H&M is betting on big data to help reverse its recent downturn. The Swedish fast-fashion chain, which in March reported a 44 percent slump in profits and the creation of a new off-price brand to sell off its excess inventory, is hoping to curb markdowns and court new shoppers by using algorithms to help determine what merchandise to stock in stores.
According to The Wall Street Journal, the retailer will analyze localized purchase data, online trends, social media posts and more to find the best assortment for each of its 4,288 locations.
H&M has already seen success testing the concept locally; it slashed the merchandise stocked in one of its Stockholm stores by 40 percent in late 2017, replacing basics and menswear with pricier fashion items and experiential details like a flower stand and a coffee shop, catering to a higher-end, mostly female customer base.

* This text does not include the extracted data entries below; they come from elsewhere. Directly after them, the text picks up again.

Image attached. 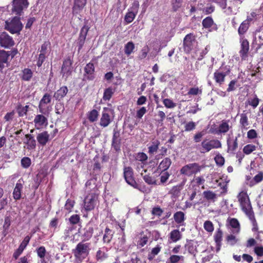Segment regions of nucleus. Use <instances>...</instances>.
Returning a JSON list of instances; mask_svg holds the SVG:
<instances>
[{
	"label": "nucleus",
	"mask_w": 263,
	"mask_h": 263,
	"mask_svg": "<svg viewBox=\"0 0 263 263\" xmlns=\"http://www.w3.org/2000/svg\"><path fill=\"white\" fill-rule=\"evenodd\" d=\"M237 198L240 203L242 210L247 215L253 224L256 223L254 213L249 200L248 195L245 192H241L237 195Z\"/></svg>",
	"instance_id": "1"
},
{
	"label": "nucleus",
	"mask_w": 263,
	"mask_h": 263,
	"mask_svg": "<svg viewBox=\"0 0 263 263\" xmlns=\"http://www.w3.org/2000/svg\"><path fill=\"white\" fill-rule=\"evenodd\" d=\"M23 27V25L21 22L20 18L17 16L9 18L5 22V29L11 34H19Z\"/></svg>",
	"instance_id": "2"
},
{
	"label": "nucleus",
	"mask_w": 263,
	"mask_h": 263,
	"mask_svg": "<svg viewBox=\"0 0 263 263\" xmlns=\"http://www.w3.org/2000/svg\"><path fill=\"white\" fill-rule=\"evenodd\" d=\"M90 243L83 241L79 243L73 251L74 256L76 259L81 261L85 258L89 254Z\"/></svg>",
	"instance_id": "3"
},
{
	"label": "nucleus",
	"mask_w": 263,
	"mask_h": 263,
	"mask_svg": "<svg viewBox=\"0 0 263 263\" xmlns=\"http://www.w3.org/2000/svg\"><path fill=\"white\" fill-rule=\"evenodd\" d=\"M114 111L108 107H104L102 112L99 124L103 127L108 126L113 119Z\"/></svg>",
	"instance_id": "4"
},
{
	"label": "nucleus",
	"mask_w": 263,
	"mask_h": 263,
	"mask_svg": "<svg viewBox=\"0 0 263 263\" xmlns=\"http://www.w3.org/2000/svg\"><path fill=\"white\" fill-rule=\"evenodd\" d=\"M98 196L95 193L88 194L84 200V208L86 211L93 210L97 202Z\"/></svg>",
	"instance_id": "5"
},
{
	"label": "nucleus",
	"mask_w": 263,
	"mask_h": 263,
	"mask_svg": "<svg viewBox=\"0 0 263 263\" xmlns=\"http://www.w3.org/2000/svg\"><path fill=\"white\" fill-rule=\"evenodd\" d=\"M202 153L208 152L214 148H220L221 147V142L218 140H204L201 142Z\"/></svg>",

While the plan requires significant upfront investment (the brand is working with 200 data scientists, analysts and engineers, and tailoring merchandise deliveries to individual stores), ultimately executives hope it will reduce unsold inventory and put an end to the nonstop discounting and weak sales that have hurt the company’s bottom line for the past 10 quarters. While over the past three years, H&M’s shares have dropped 56 percent, they rose 1.92 percent to 147.50 SEK ($16.72) on Monday on the heels of the plan’s unveiling.
It’s the latest in the company’s efforts to adapt to a changing, ever-more-digital retail landscape: This year, it announced the creation of a new affordable luxury brand, /Nyden, which will use the “drop” system popularized by streetwear brands to release new items and enlist influencers to codesign capsule collections.